Questions about scenes shown in the items

========================

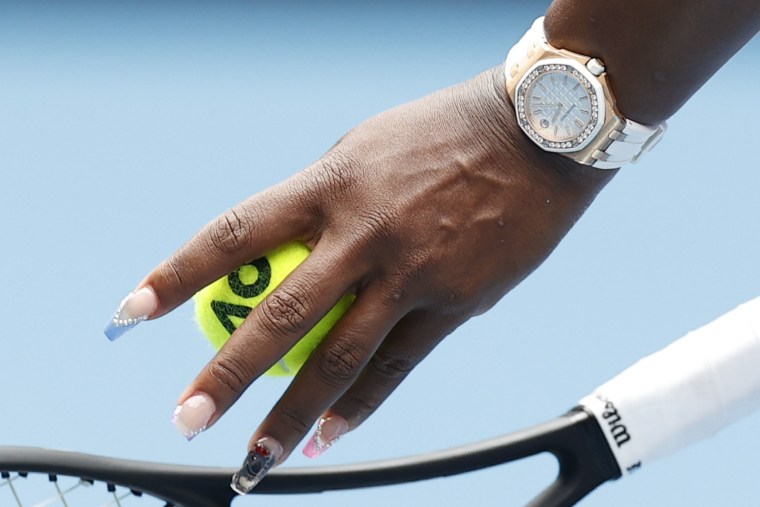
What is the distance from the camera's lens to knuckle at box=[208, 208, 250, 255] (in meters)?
0.79

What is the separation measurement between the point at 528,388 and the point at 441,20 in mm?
1226

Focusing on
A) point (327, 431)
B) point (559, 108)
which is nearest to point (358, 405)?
point (327, 431)

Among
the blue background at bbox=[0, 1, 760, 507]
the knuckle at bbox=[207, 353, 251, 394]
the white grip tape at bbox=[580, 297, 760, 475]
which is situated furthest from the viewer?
the blue background at bbox=[0, 1, 760, 507]

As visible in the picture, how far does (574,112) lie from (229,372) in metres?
0.29

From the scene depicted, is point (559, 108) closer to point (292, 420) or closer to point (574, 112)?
point (574, 112)

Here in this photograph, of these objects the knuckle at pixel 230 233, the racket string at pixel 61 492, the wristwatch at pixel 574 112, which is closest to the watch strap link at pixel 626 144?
the wristwatch at pixel 574 112

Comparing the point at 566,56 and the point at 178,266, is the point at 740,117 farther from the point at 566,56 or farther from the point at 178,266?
the point at 178,266

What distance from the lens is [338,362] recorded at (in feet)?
2.56

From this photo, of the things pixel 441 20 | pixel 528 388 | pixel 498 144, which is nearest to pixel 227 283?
pixel 498 144

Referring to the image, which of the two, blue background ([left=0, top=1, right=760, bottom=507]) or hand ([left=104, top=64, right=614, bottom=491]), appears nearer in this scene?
hand ([left=104, top=64, right=614, bottom=491])

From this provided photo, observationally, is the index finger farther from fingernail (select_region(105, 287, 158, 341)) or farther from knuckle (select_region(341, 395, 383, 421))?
knuckle (select_region(341, 395, 383, 421))

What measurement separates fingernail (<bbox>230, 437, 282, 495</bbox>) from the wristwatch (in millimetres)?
261

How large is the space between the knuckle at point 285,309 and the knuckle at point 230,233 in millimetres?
48

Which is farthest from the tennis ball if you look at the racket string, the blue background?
the blue background
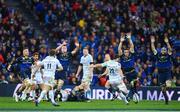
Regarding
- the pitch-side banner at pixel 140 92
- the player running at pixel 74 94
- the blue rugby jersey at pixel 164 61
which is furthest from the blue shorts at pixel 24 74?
the blue rugby jersey at pixel 164 61

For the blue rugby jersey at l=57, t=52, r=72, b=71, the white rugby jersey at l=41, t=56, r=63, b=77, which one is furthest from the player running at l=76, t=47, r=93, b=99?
the white rugby jersey at l=41, t=56, r=63, b=77

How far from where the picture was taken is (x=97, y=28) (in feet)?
127

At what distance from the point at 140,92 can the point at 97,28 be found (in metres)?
6.08

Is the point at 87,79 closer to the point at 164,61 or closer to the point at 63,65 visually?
the point at 63,65

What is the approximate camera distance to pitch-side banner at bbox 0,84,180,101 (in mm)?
33944

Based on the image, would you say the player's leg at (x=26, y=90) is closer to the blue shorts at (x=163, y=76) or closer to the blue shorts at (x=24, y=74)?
the blue shorts at (x=24, y=74)

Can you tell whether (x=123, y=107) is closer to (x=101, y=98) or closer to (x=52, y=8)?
(x=101, y=98)

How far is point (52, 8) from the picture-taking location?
39188 millimetres

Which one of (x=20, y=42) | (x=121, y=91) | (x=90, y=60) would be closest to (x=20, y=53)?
(x=20, y=42)

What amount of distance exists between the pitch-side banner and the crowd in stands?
483mm

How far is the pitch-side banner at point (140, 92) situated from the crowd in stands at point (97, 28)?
0.48 meters

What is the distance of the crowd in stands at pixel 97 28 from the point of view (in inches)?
1399

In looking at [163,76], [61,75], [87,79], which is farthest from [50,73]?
[163,76]

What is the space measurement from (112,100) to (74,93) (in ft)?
7.31
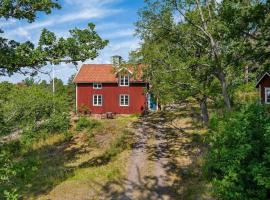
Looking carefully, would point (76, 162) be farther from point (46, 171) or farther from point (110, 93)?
point (110, 93)

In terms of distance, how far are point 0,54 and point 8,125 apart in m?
3.46

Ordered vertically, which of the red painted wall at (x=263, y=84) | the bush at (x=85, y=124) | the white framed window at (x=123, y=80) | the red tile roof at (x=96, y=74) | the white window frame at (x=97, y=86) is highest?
the red tile roof at (x=96, y=74)

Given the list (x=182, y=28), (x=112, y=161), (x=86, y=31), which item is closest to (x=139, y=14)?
(x=182, y=28)

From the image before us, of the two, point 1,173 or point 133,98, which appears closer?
point 1,173

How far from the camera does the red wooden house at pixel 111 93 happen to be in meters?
57.4

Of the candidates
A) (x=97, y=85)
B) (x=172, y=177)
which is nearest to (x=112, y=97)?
(x=97, y=85)

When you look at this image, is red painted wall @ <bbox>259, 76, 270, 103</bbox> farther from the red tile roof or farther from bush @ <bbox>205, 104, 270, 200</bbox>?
bush @ <bbox>205, 104, 270, 200</bbox>

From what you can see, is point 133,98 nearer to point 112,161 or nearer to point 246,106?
point 112,161

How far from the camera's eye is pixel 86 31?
50.0 feet

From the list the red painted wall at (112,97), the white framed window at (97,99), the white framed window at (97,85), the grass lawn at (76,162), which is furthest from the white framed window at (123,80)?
the grass lawn at (76,162)

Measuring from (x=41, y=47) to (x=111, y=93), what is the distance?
43.2 metres

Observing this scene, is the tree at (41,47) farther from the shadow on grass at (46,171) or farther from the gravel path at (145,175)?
the gravel path at (145,175)

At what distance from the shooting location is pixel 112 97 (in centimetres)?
5816

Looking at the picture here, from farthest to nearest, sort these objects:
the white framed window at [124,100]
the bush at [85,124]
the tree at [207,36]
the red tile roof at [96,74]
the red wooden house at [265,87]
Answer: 1. the red tile roof at [96,74]
2. the white framed window at [124,100]
3. the bush at [85,124]
4. the red wooden house at [265,87]
5. the tree at [207,36]
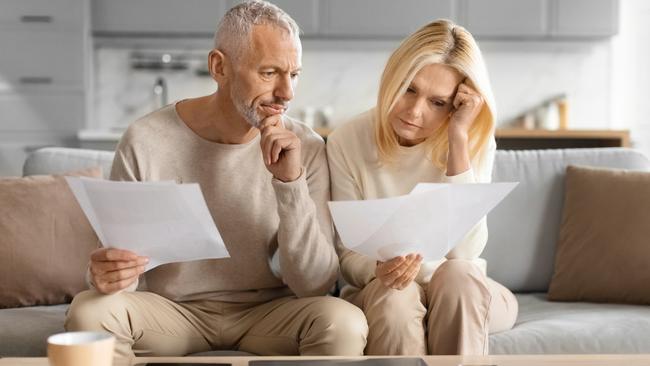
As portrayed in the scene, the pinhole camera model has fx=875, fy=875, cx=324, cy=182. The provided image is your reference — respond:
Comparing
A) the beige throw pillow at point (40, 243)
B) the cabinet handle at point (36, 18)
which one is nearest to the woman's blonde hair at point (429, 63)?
the beige throw pillow at point (40, 243)

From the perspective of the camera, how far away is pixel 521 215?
8.38ft

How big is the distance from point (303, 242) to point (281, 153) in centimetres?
20

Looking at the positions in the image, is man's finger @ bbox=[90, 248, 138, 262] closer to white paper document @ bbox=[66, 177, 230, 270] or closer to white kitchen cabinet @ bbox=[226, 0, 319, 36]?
white paper document @ bbox=[66, 177, 230, 270]

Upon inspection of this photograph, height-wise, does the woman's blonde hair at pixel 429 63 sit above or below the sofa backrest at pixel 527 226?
above

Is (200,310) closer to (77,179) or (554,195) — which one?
(77,179)

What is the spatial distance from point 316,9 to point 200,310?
11.8 ft

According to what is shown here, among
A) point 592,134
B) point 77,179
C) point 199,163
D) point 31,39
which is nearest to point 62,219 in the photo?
point 199,163

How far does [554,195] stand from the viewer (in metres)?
2.58

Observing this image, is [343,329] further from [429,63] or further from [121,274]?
[429,63]

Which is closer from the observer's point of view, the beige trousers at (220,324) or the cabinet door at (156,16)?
the beige trousers at (220,324)

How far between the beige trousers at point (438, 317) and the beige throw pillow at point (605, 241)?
26.1 inches

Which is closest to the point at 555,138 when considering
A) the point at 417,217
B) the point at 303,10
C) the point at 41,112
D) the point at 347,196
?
the point at 303,10

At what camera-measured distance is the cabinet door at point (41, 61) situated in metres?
5.19

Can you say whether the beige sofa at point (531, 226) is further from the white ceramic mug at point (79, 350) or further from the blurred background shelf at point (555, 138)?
the blurred background shelf at point (555, 138)
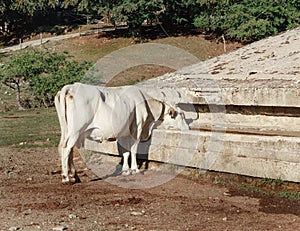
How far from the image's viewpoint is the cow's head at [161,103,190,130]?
8.18m

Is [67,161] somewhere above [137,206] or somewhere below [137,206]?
above

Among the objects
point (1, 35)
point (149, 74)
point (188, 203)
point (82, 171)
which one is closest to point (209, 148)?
point (188, 203)

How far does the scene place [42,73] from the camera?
69.5ft

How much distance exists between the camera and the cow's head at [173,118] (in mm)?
8180

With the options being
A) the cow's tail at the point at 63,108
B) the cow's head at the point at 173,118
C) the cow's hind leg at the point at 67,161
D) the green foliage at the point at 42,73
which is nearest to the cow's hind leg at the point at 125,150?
the cow's head at the point at 173,118

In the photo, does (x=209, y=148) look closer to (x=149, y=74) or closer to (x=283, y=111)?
(x=283, y=111)

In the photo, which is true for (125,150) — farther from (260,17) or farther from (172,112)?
(260,17)

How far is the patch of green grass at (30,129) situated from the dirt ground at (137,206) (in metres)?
3.52

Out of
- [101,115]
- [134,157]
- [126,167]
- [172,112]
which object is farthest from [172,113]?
[101,115]

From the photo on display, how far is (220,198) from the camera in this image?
21.9 feet

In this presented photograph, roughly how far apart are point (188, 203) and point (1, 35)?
140 ft

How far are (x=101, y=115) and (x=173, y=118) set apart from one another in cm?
131

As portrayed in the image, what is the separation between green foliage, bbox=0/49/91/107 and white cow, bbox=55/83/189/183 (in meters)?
11.9

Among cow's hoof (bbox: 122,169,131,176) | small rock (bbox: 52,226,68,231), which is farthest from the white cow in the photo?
small rock (bbox: 52,226,68,231)
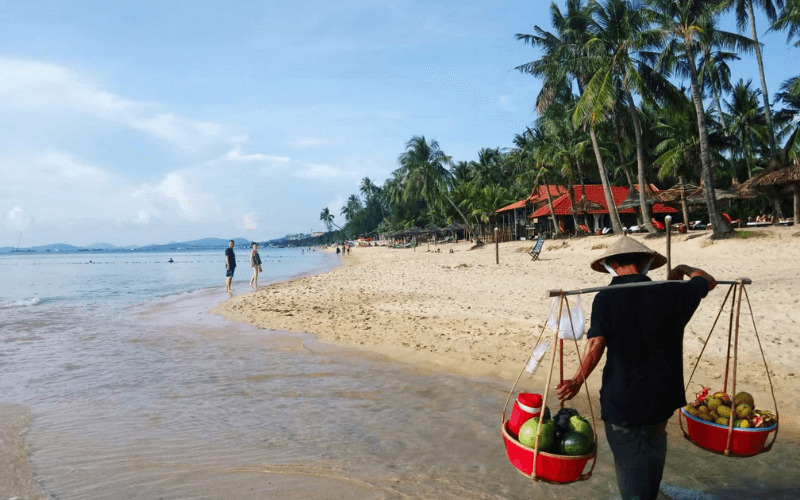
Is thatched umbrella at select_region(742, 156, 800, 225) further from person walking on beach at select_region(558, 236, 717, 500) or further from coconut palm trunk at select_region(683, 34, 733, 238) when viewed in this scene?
person walking on beach at select_region(558, 236, 717, 500)

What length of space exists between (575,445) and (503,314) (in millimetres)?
7223

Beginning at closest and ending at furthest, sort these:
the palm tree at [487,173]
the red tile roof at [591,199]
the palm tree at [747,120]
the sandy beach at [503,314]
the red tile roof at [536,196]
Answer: the sandy beach at [503,314]
the palm tree at [747,120]
the red tile roof at [591,199]
the red tile roof at [536,196]
the palm tree at [487,173]

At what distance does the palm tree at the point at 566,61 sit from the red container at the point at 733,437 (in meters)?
23.0

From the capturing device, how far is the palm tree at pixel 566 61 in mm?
26484

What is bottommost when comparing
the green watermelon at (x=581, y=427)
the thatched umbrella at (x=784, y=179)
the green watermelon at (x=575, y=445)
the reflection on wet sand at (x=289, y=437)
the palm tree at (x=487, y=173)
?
the reflection on wet sand at (x=289, y=437)

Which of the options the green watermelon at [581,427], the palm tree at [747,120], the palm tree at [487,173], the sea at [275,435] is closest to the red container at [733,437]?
the sea at [275,435]

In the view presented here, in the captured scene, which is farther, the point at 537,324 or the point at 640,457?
the point at 537,324

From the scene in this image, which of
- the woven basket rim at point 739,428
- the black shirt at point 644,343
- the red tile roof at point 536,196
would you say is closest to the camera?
the black shirt at point 644,343

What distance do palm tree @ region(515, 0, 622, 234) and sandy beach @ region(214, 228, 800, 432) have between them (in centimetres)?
766

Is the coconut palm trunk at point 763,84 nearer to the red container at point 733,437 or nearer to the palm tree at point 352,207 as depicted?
the red container at point 733,437

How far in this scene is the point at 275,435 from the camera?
520 cm

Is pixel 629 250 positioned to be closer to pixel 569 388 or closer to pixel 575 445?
pixel 569 388

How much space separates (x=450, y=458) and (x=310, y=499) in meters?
1.27

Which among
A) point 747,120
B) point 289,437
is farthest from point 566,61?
point 289,437
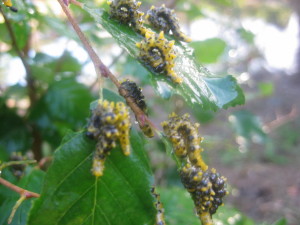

========================

▶ _Written exercise_:
Rewrite the items from the line with "Measuring from (x=41, y=47)" up to and including the line with "5. the tree at [207,36]", changing "shooting location" to "camera position" and leaving everything else as it is.

▶ _Completed exercise_:
Measuring from (x=41, y=47) to (x=111, y=93), what is the distance?
43.2 metres

Observing this scene, is the tree at (41,47) farther from the shadow on grass at (46,171) or farther from the gravel path at (145,175)?
the gravel path at (145,175)

At what distance from the camera position is pixel 112 97 (in centimetres)?
5816

Looking at the picture here, from farthest to nearest, sort these objects:
the white framed window at [124,100]
the bush at [85,124]
the tree at [207,36]
the red tile roof at [96,74]
the red wooden house at [265,87]
Answer: 1. the red tile roof at [96,74]
2. the white framed window at [124,100]
3. the bush at [85,124]
4. the red wooden house at [265,87]
5. the tree at [207,36]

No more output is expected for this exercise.